Lisa estaba sorprendida, porque en Londres nadie iba a verte sin avisar. Ella nunca había quedado para recibir a nadie sin antes abrir su agenda y montar aquel numerito de «estoy más ocupada y soy más importante que tú». Se trata de un ritual elaborado, gobernado por reglas muy estrictas. Tienen que ofrecerte y tienes que rechazar al menos cinco fechas hasta que aceptas una. «‹El martes que viene? No puedo. Estoy en Milán.» Eso le da pie a la otra persona a replicar: «Y a mí no me va bien los miércoles porque tengo clase de reiki». Una respuesta aceptable a eso sería: «Pues yo no puedo los jueves porque es el día que viene mi profesor particular de Técnica Alexander». A lo que el otro puede contraatacar: «Y el fin de semana que viene es imposible: me voy a una casita en el Lake District con unos amigos». Y el contrincante, si tiene estilo, dice: «Pues la otra semana ni hablar. Estoy en Los Ángeles, por negocios». Una vez se ha establecido una fecha, sigue siendo aceptable (es más, se considera lógico que lo hagas) cancelar la cita el mismo día, alegando jet lag, una cena con un cliente o tener que viajar a Ginebra para despedir a setenta empleados.

La escasez de tiempo era un símbolo de estatus, igual que las gafas de sol Gucci o los bolsos Prada. Cuanto menos tiempo tuvieras, más importante eras. Evidentemente, Jack no lo sabía.

Jack miró alrededor, admirado.

– ¿Cuánto tiempo llevas aquí? ¿Tres o cuatro días? Y la casa ya parece mucho más bonita. Mira eso… -Señaló un cuenco de vidrio lleno de tulipanes blancos-. Y eso… -Un jarrón de flores secas le había llamado la atención.

Suerte que no puede ver las tazas que hay debajo de la cama, que están a punto de criar moho, pensó Lisa. Sus casas siempre eran un triunfo del estilo sobre la higiene. Tenía que buscarse una asistenta…

– ¿Quieres tomar algo? -preguntó a Jack.

– ¿Tienes cerveza?

– No, cerveza no, pero tengo vino blanco.

Lisa experimentó un ridículo placer cuando Jack aceptó una copa.

– Voy a buscar mis cosas al coche -dijo él; salió a la calle y volvió poco después con una caja metálica azul.
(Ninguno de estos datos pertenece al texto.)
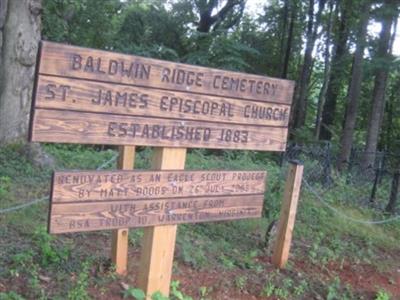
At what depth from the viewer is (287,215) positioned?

¡Dios mío! ¡Una caja de herramientas! Lisa tuvo que sentarse sobre las manos para no tocarlo, para no arrancarle los últimos botones de la camisa, dejando al descubierto su ancho tórax, cubierto por la cantidad perfecta de vello, y deslizar sus manos por la suave piel de la espalda…
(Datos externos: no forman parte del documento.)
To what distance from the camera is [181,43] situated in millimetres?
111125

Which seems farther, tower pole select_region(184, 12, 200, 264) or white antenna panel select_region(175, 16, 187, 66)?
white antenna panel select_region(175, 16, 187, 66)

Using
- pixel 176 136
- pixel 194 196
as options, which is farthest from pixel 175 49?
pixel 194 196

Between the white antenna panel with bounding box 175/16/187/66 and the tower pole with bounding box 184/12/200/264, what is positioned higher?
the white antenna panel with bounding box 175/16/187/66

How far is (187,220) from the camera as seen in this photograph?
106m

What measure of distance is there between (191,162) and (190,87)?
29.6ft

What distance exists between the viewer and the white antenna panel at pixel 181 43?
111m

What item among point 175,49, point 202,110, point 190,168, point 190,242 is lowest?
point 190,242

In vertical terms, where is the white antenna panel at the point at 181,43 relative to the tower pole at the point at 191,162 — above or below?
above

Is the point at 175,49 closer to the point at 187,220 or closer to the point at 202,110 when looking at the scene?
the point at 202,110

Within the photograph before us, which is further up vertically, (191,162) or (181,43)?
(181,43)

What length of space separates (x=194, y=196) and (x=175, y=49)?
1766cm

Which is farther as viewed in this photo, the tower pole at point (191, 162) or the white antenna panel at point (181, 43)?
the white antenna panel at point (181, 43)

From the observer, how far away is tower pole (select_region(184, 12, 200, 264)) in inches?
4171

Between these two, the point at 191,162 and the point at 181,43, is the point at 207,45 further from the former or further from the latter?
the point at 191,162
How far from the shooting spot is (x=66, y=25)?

– ¿Te importa que abra la puerta de atrás? Jack interrumpió el achuchón que Lisa le estaba dando mentalmente.

– No, no, ábrela.

Fue hacia la puerta y quitó el cerrojo que Lisa no había tocado desde la última vez que él estuvo allí. Una fragante brisa entró en la cocina, y les trajo el denso aroma nocturno de la vegetación y los silbidos y las piadas de los pájaros que se recogían para pasar la noche. Muy bonito, si te gustaba aquel tipo de cosas.